De Venus van Willendorf is zo naakt nog niet
Facebook is weer eens in het nieuws met doorgeslagen censuurbeleid. De sociaalnetwerksite verwijderde een foto van de Venus van Willendorf vanwege de vermeende onbetamelijkheid van dit beeld. Onderzoek van de Amerikaanse archeologe Olga Soffer wijst uit dat Venus meer aan heeft dan het lijkt.
Ze is de meest besproken vrouw uit de archeologie. Generaties wetenschappers hebben getuurd naar haar kolossale borsten en billen, in een poging haar geheimen te doorgronden. Waarom heeft zij geen gezicht, geen tepels, geen voeten? De Venus van Willendorf, een lemen beeldje van 12 cm hoog, is de fantasie blijven prikkelen sinds zij in 1908 werd opgegraven in het Oostenrijkse plaatsje waarnaar zij vernoemd is. De meest uiteenlopende verklaringen zijn op tafel gekomen voor dit 25.000 jaar oude object: van vruchtbaarheidssymbool tot erotisch attribuut of speelgoed voor Steentijdkinderen.

GEGEVEN ITEMS –
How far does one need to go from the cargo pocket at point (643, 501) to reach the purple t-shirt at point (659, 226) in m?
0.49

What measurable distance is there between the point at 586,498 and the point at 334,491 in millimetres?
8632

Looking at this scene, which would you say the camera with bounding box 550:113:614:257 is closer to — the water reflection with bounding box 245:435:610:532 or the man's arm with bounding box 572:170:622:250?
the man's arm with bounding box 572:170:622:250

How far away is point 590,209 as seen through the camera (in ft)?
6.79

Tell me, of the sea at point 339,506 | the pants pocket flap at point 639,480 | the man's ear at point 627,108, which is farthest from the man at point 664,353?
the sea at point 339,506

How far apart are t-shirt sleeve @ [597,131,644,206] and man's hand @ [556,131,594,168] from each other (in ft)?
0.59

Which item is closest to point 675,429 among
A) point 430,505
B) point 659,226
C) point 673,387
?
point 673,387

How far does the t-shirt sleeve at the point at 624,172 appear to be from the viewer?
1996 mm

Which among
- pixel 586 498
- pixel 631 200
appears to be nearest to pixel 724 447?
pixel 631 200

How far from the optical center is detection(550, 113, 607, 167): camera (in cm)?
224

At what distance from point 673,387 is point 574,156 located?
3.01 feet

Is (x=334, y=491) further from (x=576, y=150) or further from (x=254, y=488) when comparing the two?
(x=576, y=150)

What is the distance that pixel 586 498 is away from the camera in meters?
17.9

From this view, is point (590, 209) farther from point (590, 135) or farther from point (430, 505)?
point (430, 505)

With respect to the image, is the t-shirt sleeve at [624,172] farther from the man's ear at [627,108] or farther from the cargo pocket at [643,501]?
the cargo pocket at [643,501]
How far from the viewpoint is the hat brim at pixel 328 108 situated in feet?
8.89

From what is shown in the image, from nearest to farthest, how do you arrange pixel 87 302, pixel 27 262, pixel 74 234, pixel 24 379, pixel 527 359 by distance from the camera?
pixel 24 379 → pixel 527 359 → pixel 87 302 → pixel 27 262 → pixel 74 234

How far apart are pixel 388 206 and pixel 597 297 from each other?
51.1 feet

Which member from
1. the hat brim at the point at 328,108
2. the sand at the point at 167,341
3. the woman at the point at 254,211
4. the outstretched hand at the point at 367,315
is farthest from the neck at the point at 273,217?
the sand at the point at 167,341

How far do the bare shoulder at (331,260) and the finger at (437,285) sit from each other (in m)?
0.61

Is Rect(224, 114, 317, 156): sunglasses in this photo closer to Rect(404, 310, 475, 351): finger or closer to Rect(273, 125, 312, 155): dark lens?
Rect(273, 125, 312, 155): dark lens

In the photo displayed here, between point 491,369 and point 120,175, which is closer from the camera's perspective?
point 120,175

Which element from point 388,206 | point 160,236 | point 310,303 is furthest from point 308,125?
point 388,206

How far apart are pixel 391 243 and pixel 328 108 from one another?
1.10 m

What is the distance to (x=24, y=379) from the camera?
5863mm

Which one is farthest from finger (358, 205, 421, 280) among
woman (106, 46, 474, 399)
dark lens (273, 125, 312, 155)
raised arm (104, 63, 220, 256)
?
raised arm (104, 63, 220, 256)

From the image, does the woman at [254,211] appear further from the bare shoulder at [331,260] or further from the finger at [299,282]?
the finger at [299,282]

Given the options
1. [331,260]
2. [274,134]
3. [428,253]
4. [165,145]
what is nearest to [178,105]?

JOUW OPDRACHT – Leg in één tot drie zinnen uit waarom Facebook volgens het tekstfragment een foto van de Venus van Willendorf verwijderde. De items komen uit een andere bron.

ANTWOORD – Facebook verwijderde de foto omdat het beeld als onbetamelijk werd beschouwd. Het tekstfragment spreekt daarbij van een vermeende onbetamelijkheid en plaatst de verwijdering in het kader van doorgeslagen censuurbeleid.